Will the narrative of privacy rise again from ZEC's surge to V's strong support?
Author: Changan I Biteye Content Team
The recent surge of ZEC has brought the long-quiet privacy sector back to the center of the market.
Beyond the price increase, more importantly, it has reignited discussions in the market about the narrative of privacy: In today's world where on-chain data is increasingly transparent and transaction behaviors are easier to track, is privacy still a niche demand?
In the past, privacy was often understood as the anonymous needs of a minority of users. However, as more funds, transactions, and strategies move on-chain, privacy has begun to become a more pressing issue: If all actions are visible, will on-chain finance truly be safer?
Starting from this round of ZEC's market performance, let's explore what the market is discussing behind the renewed attention to the privacy sector.
I. Full Transparency on the Chain: From the Cornerstone of Trust to a Targeted Weakness
The brand risk brought by on-chain transparency first appeared in lending and liquidation scenarios.
As early as the last cycle, when some institutions or large holders borrowed on-chain, collateral, debt scale, health factors, and liquidation prices were almost all publicly visible. By monitoring these addresses, one could clearly see their risk positions.
When a large holder's liquidation price is visible to everyone, other traders may trade around this liquidation line. The price is driven into the liquidation range, triggering a liquidation, and then quickly rebounds.
These cases made many people realize for the first time: complete transparency of on-chain data also means it can be targeted.

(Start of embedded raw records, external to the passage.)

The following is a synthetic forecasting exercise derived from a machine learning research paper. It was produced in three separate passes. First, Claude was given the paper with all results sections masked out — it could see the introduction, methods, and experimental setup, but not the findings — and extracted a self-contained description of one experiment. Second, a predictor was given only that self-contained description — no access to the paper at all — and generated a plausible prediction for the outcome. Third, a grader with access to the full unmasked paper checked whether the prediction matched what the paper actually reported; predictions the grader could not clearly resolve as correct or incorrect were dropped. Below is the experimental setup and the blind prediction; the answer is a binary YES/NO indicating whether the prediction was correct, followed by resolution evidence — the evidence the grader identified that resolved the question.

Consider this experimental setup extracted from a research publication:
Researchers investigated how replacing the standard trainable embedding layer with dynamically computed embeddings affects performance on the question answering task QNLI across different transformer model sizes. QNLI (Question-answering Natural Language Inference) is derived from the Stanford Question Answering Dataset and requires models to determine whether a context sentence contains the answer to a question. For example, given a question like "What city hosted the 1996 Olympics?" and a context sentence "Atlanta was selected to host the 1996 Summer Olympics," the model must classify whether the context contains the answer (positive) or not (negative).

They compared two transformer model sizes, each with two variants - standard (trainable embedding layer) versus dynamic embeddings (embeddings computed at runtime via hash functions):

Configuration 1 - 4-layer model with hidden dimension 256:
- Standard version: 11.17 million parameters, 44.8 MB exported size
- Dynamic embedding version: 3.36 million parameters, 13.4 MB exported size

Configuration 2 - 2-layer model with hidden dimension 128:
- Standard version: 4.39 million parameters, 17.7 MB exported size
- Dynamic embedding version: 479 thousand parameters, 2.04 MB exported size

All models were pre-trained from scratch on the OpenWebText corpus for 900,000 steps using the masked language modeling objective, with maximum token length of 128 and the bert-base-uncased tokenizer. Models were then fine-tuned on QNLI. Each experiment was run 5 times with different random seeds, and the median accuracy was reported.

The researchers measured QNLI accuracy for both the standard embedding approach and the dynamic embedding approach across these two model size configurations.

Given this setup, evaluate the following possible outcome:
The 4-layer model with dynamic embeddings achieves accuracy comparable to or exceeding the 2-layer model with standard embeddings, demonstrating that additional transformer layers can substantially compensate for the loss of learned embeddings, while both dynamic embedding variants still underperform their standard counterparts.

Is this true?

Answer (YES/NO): NO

In this round, this issue has become even more apparent.
With platforms like Hyperliquid gaining popularity, more and more whales are starting to open positions on-chain. Large positions, opening directions, margin changes, and liquidation prices can all be targeted by the market.
For ordinary users, transparency may just mean information disclosure.
But for large traders, transparency sometimes equates to exposing their trading intentions and risk positions to all counterparties.
Therefore, the renewed attention to the privacy sector is not just because certain tokens have risen, nor is it merely a rotation of established privacy coins.
The deeper issue is: Can a completely transparent on-chain environment continue to support larger-scale and more professional on-chain financial activities?
Users need transparency to build trust, but they also need privacy to protect assets, strategies, and transaction security.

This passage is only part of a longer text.